Apache Spark can be used on our cluster in the so-called "Standalone Mode". In short, the way to do it is the following : you launch the spark-master on a user interface (UI), and then you can launch the spark-slave daemons using the local submission.

However, there is a serious limitation : HDFS is not available in our cluster, and so it is not suitable to handle data files whose size would exceed a few gigabytes.

How to manage and use your Spark standalone cluster ?

Starting a cluster is really a child play provided that you use our home-brewed script. But first, you must get a local account so that you can login on one of our UIs (explained here).

Login on a UI (m6 in the following example) :

ssh <your_login>@m6.iihe.ac.be

Once on the UI, go to the Spark directory :

cd /swmgrs/beappssgm/spark-1.6.1

Start a cluster like this :

./spark_standalone_cluster.pl --start

The default number of workers is 4. If you need more (8 for example), use the '--nbslaves' argument :

./spark_standalone_cluster.pl --start --nbslaves 8

Check the status of your cluster :

./spark_standalone_cluster.pl --status

The output of this command shows the statuses of the workers. Iterate this command until all the workers are running.

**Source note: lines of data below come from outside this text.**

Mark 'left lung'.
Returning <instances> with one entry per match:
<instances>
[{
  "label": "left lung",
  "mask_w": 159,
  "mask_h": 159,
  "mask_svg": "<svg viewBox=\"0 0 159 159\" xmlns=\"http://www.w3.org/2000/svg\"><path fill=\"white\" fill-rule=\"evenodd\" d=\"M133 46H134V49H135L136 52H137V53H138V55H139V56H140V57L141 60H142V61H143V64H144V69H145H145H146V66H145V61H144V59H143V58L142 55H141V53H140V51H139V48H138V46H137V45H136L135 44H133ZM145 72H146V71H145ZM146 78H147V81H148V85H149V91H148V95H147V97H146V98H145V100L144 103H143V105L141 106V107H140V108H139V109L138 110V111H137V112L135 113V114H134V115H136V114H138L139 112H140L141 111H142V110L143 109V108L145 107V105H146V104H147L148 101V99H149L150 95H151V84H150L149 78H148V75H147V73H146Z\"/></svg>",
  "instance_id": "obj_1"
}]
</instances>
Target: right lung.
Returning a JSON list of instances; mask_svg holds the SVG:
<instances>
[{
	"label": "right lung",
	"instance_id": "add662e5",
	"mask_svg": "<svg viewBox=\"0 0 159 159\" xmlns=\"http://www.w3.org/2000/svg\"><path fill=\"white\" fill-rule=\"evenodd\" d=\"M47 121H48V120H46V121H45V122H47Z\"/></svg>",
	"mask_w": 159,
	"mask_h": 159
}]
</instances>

Start to use your cluster. For example, let's use the spark-shell :

./bin/spark-shell --master spark://192.168.10.46:7077

You can also monitor your cluster and your tasks with a smart webui by opening the following URL in your browser :

http://193.58.172.36:8080

(This is an example, the actual URL to use appears in the output of the start command.)

Once you've done with your work, don't forget to stop the cluster :

./spark_standalone_cluster.pl --stop

Skip this section if you are happy with the script explained above...

First, you must get a local account on one of our UIs. (It is explained here.)

Login on a UI (m6 in the following example) :

ssh <your_login>@m6.iihe.ac.be

After the login, execute the following commands :

export SPARK_MASTER_IP=<private_ip_of_the_ui>
cd /swmgrs/beappssgm/spark-1.6.1
./sbin/start-master.sh

Have a look at the logfile to check that everything is ok :

tail -f /swmgrs/beappssgm/spark-1.6.1/logs/spark-sgerard-org.apa....out

(please adapt the last command : the exact name of the logfile will show up in the output of the start-master.sh)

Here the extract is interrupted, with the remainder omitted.